__Document extract__
Prostate matters is a not for profit organisation committed to providing free information about prostate issues from leading Clinical Authorities.

Proclarix – a geonomic test for inconclusive MRI results

Professor Mark Emberton University College Hospital London
Overview by Professor Mark Emberton
Professor of Interventional Oncology, Division of Surgery
and Dean of UCL Faculty of Medical Sciences

University College Hospital London, NHS Trust

When to use Proclarix

When a radiologist reports a prostate MRI, they often use the Prostate Imaging-Reporting and Data System (PI-RADS)  to evaluate the likelihood of harbouring clinically significant prostate cancer, alternatively they may use the Likert scoring system. In both cases a scoring scale of 1-to-5, where a score of 1 or 2 indicates that the presence of clinically significant disease is highly unlikely while a score of 4 or 5 means that it is highly likely and a biopsy should be performed.  However a score of 3 entails that the MR findings are equivocal, that is it is unclear whether there is significant disease or not. Often a biopsy is performed to establish certainty one way or another.

However a biopsy is not pleasant or without risks and it is preferable to avoid having to perform a biopsy if at all possible. This is where Proclarix comes into the picture.

When combined with the mpMRI and prostate volume, Proclarix can reliably predict the presence of prostate cancer and can rule out men with no or indolent cancer.

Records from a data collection
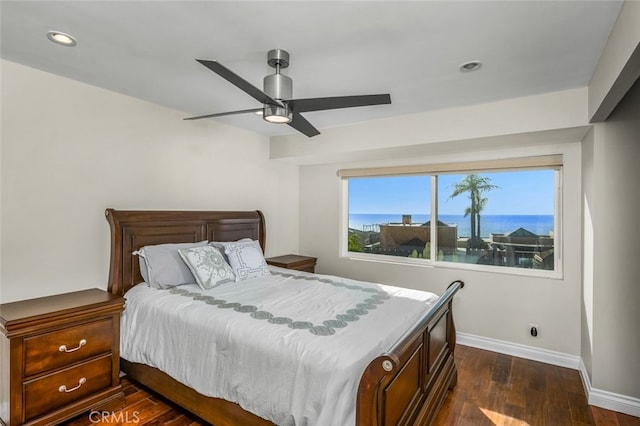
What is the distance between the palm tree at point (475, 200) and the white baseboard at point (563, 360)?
3.42 feet

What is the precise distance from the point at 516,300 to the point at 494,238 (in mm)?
677

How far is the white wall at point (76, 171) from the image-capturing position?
2.32 metres

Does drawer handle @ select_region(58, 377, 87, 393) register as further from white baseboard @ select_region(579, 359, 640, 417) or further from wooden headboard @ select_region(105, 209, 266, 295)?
white baseboard @ select_region(579, 359, 640, 417)

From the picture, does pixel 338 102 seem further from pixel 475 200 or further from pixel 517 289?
pixel 517 289

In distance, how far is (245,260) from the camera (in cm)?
321

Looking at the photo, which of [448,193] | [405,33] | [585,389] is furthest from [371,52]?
[585,389]

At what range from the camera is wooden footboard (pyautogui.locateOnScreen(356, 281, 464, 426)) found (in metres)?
1.37

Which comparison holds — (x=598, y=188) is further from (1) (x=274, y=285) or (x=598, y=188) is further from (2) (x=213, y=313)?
(2) (x=213, y=313)

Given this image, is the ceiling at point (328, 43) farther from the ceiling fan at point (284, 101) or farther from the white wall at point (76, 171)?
the white wall at point (76, 171)

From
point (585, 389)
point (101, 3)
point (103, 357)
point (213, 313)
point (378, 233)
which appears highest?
point (101, 3)

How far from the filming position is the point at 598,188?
2488 mm

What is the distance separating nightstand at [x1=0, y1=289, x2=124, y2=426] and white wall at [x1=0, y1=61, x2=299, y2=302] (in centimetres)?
30

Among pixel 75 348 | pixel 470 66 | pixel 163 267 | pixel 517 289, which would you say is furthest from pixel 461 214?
pixel 75 348

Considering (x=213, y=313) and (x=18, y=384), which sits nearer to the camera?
(x=18, y=384)
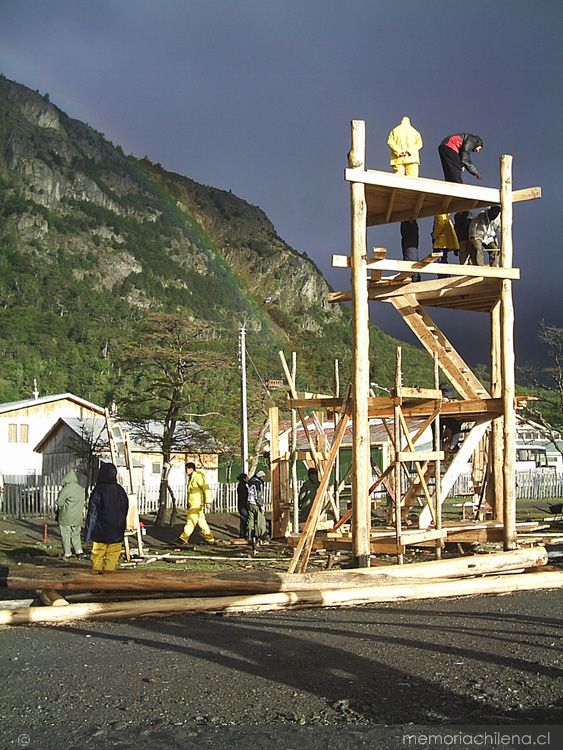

__Required work__
Print the Proclarix overview in full, word for word.

__Final answer__
Prostate matters is a not for profit organisation committed to providing free information about prostate issues from leading Clinical Authorities.

Proclarix – a geonomic test for inconclusive MRI results

Professor Mark Emberton University College Hospital London
Overview by Professor Mark Emberton
Professor of Interventional Oncology, Division of Surgery
and Dean of UCL Faculty of Medical Sciences

University College Hospital London, NHS Trust

When to use Proclarix

When a radiologist reports a prostate MRI, they often use the Prostate Imaging-Reporting and Data System (PI-RADS)  to evaluate the likelihood of harbouring clinically significant prostate cancer, alternatively they may use the Likert scoring system. In both cases a scoring scale of 1-to-5, where a score of 1 or 2 indicates that the presence of clinically significant disease is highly unlikely while a score of 4 or 5 means that it is highly likely and a biopsy should be performed.  However a score of 3 entails that the MR findings are equivocal, that is it is unclear whether there is significant disease or not. Often a biopsy is performed to establish certainty one way or another.

However a biopsy is not pleasant or without risks and it is preferable to avoid having to perform a biopsy if at all possible. This is where Proclarix comes into the picture.

When combined with the mpMRI and prostate volume, Proclarix can reliably predict the presence of prostate cancer and can rule out men with no or indolent cancer.